(Collection entries)
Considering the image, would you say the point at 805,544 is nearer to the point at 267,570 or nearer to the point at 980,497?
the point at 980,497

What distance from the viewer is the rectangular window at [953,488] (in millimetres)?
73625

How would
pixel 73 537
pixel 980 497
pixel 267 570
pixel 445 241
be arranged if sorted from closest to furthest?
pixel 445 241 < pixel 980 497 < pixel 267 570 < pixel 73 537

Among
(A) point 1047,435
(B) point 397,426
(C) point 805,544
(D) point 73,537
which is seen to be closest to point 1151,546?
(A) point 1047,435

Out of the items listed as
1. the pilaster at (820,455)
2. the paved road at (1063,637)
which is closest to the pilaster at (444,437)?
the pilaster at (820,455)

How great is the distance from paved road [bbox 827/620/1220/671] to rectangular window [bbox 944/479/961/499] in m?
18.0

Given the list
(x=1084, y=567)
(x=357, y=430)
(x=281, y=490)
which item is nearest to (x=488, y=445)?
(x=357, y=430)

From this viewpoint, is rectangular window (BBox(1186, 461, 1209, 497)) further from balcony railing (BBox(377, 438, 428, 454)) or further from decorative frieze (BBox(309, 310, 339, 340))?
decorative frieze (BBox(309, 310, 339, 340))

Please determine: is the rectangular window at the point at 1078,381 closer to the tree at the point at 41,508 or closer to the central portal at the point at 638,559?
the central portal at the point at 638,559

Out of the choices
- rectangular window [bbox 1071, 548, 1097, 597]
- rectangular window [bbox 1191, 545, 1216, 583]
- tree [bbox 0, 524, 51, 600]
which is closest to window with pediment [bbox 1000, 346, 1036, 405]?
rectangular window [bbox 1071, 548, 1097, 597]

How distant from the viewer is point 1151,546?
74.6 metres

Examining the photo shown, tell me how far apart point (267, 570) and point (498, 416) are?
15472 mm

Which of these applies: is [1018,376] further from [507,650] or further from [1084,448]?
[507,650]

▶ _YOUR OBJECTIVE_
Rewrite all of the data above, changing every "paved road" to "asphalt road" and keeping everything else the same.

▶ _WRITTEN RESPONSE_
Considering the image, would you say the point at 805,544 is nearer to the point at 267,570 or nearer to the point at 980,497?
the point at 980,497

What distance from the viewer is the rectangular window at [953,488] (in millimetres)?
73625

How would
pixel 73 537
pixel 980 497
pixel 267 570
pixel 445 241
be arranged if sorted from closest to furthest?
pixel 445 241 < pixel 980 497 < pixel 267 570 < pixel 73 537

Among
(A) point 1047,435
(B) point 397,426
(C) point 805,544
(D) point 73,537
which is seen to be closest to point 1151,546?
(A) point 1047,435

Out of the items listed as
1. the pilaster at (820,455)
2. the asphalt road at (1063,637)
which is closest to the pilaster at (444,437)?
the pilaster at (820,455)

How great is the distance from asphalt road [bbox 827/620/1220/671] to rectangular window [bbox 944/479/961/499] in m?
18.0

Given the list
(x=1084, y=567)
(x=357, y=430)
(x=281, y=490)
which item is nearest to (x=488, y=445)?
(x=357, y=430)

From this viewpoint, is rectangular window (BBox(1186, 461, 1209, 497)) further from balcony railing (BBox(377, 438, 428, 454)) or further from decorative frieze (BBox(309, 310, 339, 340))?
decorative frieze (BBox(309, 310, 339, 340))

Please determine: is the rectangular window at the point at 1078,381 closer to the tree at the point at 41,508 or closer to the central portal at the point at 638,559?
the central portal at the point at 638,559

Out of the choices
- rectangular window [bbox 1071, 548, 1097, 597]
- rectangular window [bbox 1191, 545, 1216, 583]
- tree [bbox 0, 524, 51, 600]
which is closest to window with pediment [bbox 1000, 346, 1036, 405]?
rectangular window [bbox 1071, 548, 1097, 597]

How distant from the viewer is point 1151,546?
74.6 metres

Examining the photo shown, tell me how far apart point (267, 570) and point (498, 416) are?
15472 mm

Which of these applies: is [1018,376] further from [507,650] or further from [1084,448]?
[507,650]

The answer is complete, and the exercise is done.